[begin DATASET RECORDS]

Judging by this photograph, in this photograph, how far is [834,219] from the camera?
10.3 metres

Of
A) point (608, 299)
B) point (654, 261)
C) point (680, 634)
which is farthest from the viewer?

[end DATASET RECORDS]

Rewrite the records above, changing every "farthest" to "most distant" and leaving everything else as it is.

__EXERCISE OUTPUT__.
Judging by this photograph, in this photograph, how far is [834,219] from the camera?
10.3 metres

Of
A) point (608, 299)
B) point (654, 261)
C) point (680, 634)
which is most distant from the viewer?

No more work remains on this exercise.